1950 film by Norman Krasna

The Big Hangover is a 1950 American comedy film produced, written, and directed by Norman Krasna. It stars Van Johnson and Elizabeth Taylor, with Leon Ames, Fay Holden, Percy Waram, Selena Royle, Gene Lockhart, and Edgar Buchanan in supporting roles.

The Big Hangover was one of Taylor's first films to feature her in an "adult character" role, the first being the 1949 British thriller Conspirator.

Despite being released with high hopes, The Big Hangover was a critical and box-office disappointment. Home video releases are scarce in any format, as the film remains largely unknown.

==Plot==
Law school student David Maldon is hired by a prominent law firm. At a birthday party for the senior partner, his erratic behavior causes Belney's beautiful daughter Mary to accuse David of being drunk, but he is not. David suffers from a rare malady called "liquor recoil" that causes him to become intoxicated at the mere taste of alcohol. He hallucinates during these episodes, even imagining a talking dog, and Mary, a psychoanalyst, is fascinated with the phenomenon.

City attorney Carl Bellcap is threatening a lawsuit against the firm over the eviction of a Chinese family from their apartment. David intervenes, saving the day, but firm partner Charles Parkford had been responsible for the eviction and is now livid. Parkford slips wine into David's soup and then enjoys watching David make a public spectacle of himself. David later rebukes Bellcap at the dinner and the others at the table are aghast, but Bellcap admits that he has been wrong and supports David.

At law-school graduation, David surprises his colleagues by submitting his resignation, deciding to work instead for Bellcap and the city for meager pay. Mary hates to see him leave the family firm but respects David's values, and she has fallen in love with him.
++++++++++++++++++++
■ WORK INSTRUCTION A ■
Using the article on The Big Hangover, explain why David behaves erratically at the birthday party even though he is not drunk.
■ WORK INSTRUCTION B ■
According to the article on The Big Hangover, which film was the first to feature Elizabeth Taylor in an "adult character" role?
■ WORK INSTRUCTION C ■
Write a continuation of the article on The Big Hangover, starting after its final sentence.

■ DATA UNDER STUDY ■
++++++++++++++++++++
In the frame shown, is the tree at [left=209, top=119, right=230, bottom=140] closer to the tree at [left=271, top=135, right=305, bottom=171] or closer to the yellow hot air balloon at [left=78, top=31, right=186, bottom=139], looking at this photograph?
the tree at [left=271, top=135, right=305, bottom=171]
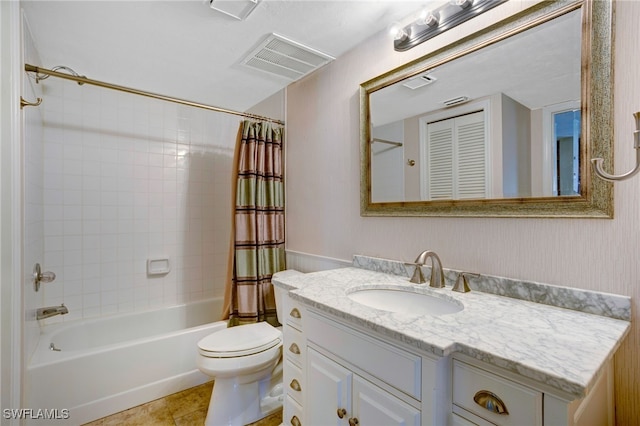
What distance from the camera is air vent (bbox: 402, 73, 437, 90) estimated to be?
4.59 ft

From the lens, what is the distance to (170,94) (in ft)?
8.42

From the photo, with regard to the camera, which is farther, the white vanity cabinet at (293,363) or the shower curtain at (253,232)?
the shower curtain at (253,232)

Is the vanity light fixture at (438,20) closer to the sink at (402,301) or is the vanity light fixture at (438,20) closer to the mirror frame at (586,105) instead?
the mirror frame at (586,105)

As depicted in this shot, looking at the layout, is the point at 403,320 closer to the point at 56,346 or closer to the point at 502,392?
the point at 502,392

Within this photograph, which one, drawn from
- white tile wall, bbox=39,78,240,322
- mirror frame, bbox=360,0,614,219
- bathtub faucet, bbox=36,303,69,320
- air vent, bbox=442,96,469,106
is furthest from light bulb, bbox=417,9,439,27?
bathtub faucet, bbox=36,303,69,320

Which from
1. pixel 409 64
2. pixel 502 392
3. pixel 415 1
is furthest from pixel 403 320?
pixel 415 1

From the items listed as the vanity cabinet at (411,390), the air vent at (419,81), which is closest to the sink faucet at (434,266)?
++++++++++++++++++++
■ EXERCISE OUTPUT A ■
David suffers from a rare malady called "liquor recoil," which makes him intoxicated at the mere taste of alcohol. During these episodes he hallucinates, even imagining a talking dog.

■ EXERCISE OUTPUT B ■
Conspirator, a 1949 British thriller.

■ EXERCISE OUTPUT C ■
==Production==
Norman Krasna, who wrote the screenplay, sold it to MGM in March 1949 for more than $100,000. Krasna also produced and directed the film.

In July 1949, June Allyson was announced as the female lead and Montgomery Clift was courted to play her costar. However, by the end of the month, Van Johnson and Elizabeth Taylor were set as the stars.

==Reception==
In a contemporary review for The New York Times, critic Thomas M. Pryor wrote: "The gag is good for some laughs the first time around, but Norman Krasna ... overworks it to a point of conscious cuteness. However, 'The Big Hangover' is not all fluff, for Mr. Krasna has developed a leading man with a purposeful slant on life. ... 'The Big Hangover,' although it runs an uneven course, still is good for some laughs and is deserving of attention."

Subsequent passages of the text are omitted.